Extracted text:
◇ ◇ ◇ ◇ ◇ ◇ ◇

Plot Point #1: What reverses the main character’s daily life such that there is no easy return to normalcy? (Sometimes this is the Inciting Incident, but often it is not.)
Answering those four questions puts you at the halfway mark for writing your story’s treatment. Now I’ll go over the treatment’s final four questions.
Conflict: What is the primary or core conflict the main character faces? Your answer to the prior two questions (Inciting Incident and Plot Point #1) should suggest an answer to this question. You might find yourself going back to re-answer this question later, when the story is firmer in your mind and the characters’ conflict better defined. For example, although Raisin in the Sun‘s core conflict would appear to be racism, a close reading of the play suggests the conflict is the family’s response to racism—will they keep their heads’ down or will they walk proud?
Assessment: What does the main character do to immediately resolve Plot point #1? So far, the main character has experienced some kind of disruption (the Inciting Incident) and then an event that ensures they cannot walk away from that disruption (Plot Point #1). Whatever your character’s desires or motivations, they will still want to resolve their situation as quickly as possible. What action would they take?
I’ve learned that, in many ways, this is a crucial hinge to the success of a story. The Inciting Incident is often—almost always—out of the main character’s control. The no-going-back event (Plot Point #1) may be of their device, but it often is not. The Assessment is the main character locking into a course of action. This decision often determines the trajectory, shape, and flavor of the rest of the story.
Midpoint: What revelation or reversal of fortune occurs that permanently shifts the story trajectory? As the name implies, this is an event which occurs approximately halfway through your story. Depending on the type of story you’re writing, this is often where the main character’s true antagonist is revealed or discovered, but that’s not a requirement. The purpose of this question is, in many ways, to keep the plates spinning—to prevent the character from getting too comfortable in this new situation, and to prevent you, the author, from digressing too far from the core conflict (which is terribly easy to do with longer forms, such as the novel).
Syd Field (the creator of the paradigm I’m riffing off of) explained in The Screenwriter’s Workbook that he “discovered” the Midpoint while analyzing Robert Towne’s screenplay for Chinatown. Field recognized that in Chinatown (and many other movies), something significant was happening around the middle of the film, but he couldn’t quite put his finger on what the event was, or why it was significant. In Chinatown, after much analysis, he realized the Midpoint was when the protagonist (private detective J. J. Gittes) discovers that the head of Los Angeles’ water company is married to the daughter of the founder of the water company.

◇ ◇ ◇ ◇ ◇ ◇ ◇

What to work on:
A. Answer from the passage on story treatments:
(i) Whose screenplay was Syd Field analyzing when he "discovered" the Midpoint?
(ii) Whose control is the Inciting Incident almost always out of?
(iii) At roughly what point in a story does the Midpoint occur?
B. Retype the passage on story treatments word for word, beginning at the words "Assessment: What does" and stopping after the words "would they take?".

Data extract:
◇ ◇ ◇ ◇ ◇ ◇ ◇

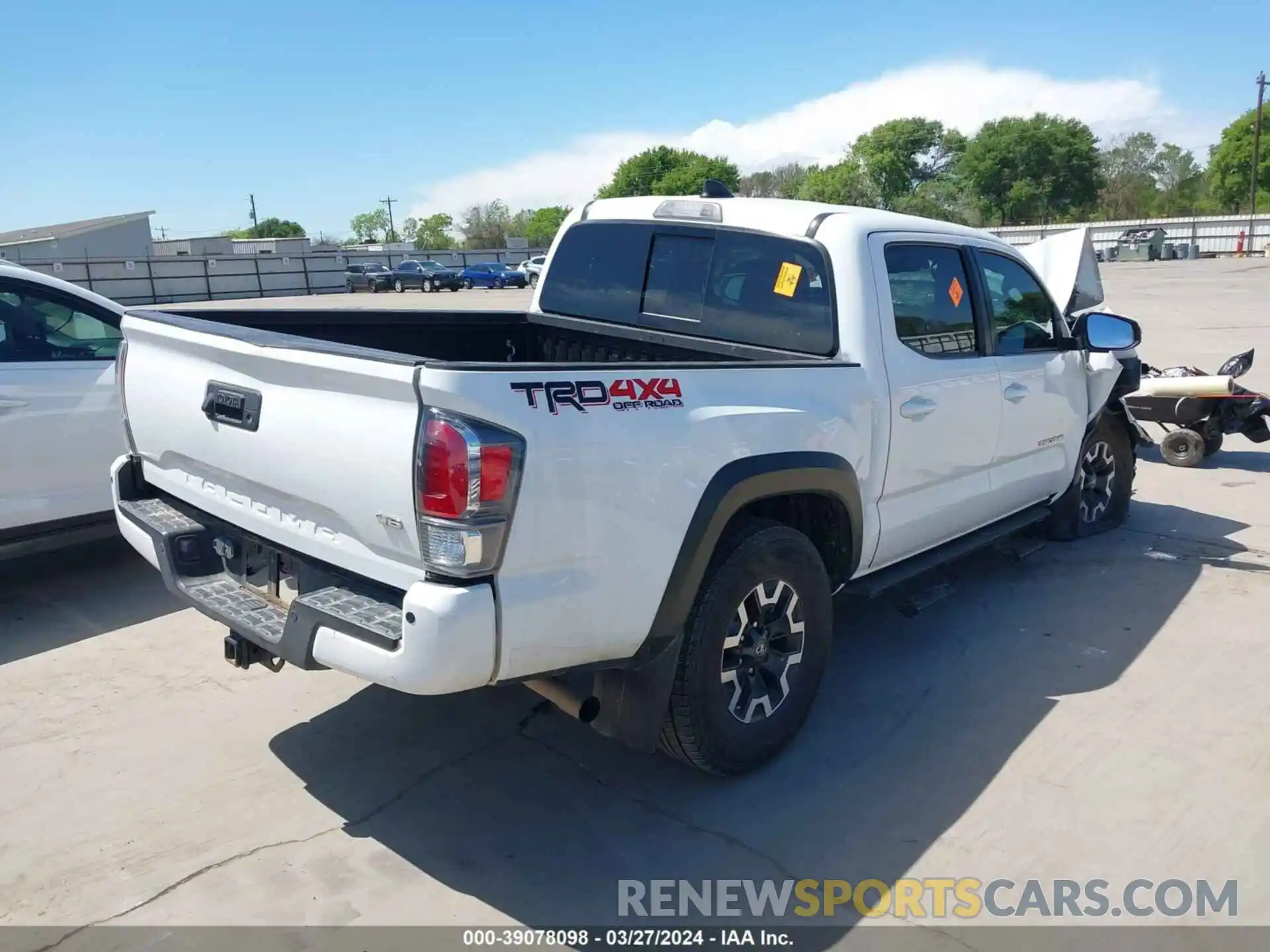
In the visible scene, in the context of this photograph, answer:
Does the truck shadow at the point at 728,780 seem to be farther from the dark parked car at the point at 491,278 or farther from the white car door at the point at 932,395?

◇ ◇ ◇ ◇ ◇ ◇ ◇

The responses:
A.
(i) Robert Towne's screenplay for Chinatown.
(ii) The main character's.
(iii) Approximately halfway through the story.

B.
Assessment: What does the main character do to immediately resolve Plot point #1? So far, the main character has experienced some kind of disruption (the Inciting Incident) and then an event that ensures they cannot walk away from that disruption (Plot Point #1). Whatever your character’s desires or motivations, they will still want to resolve their situation as quickly as possible. What action would they take?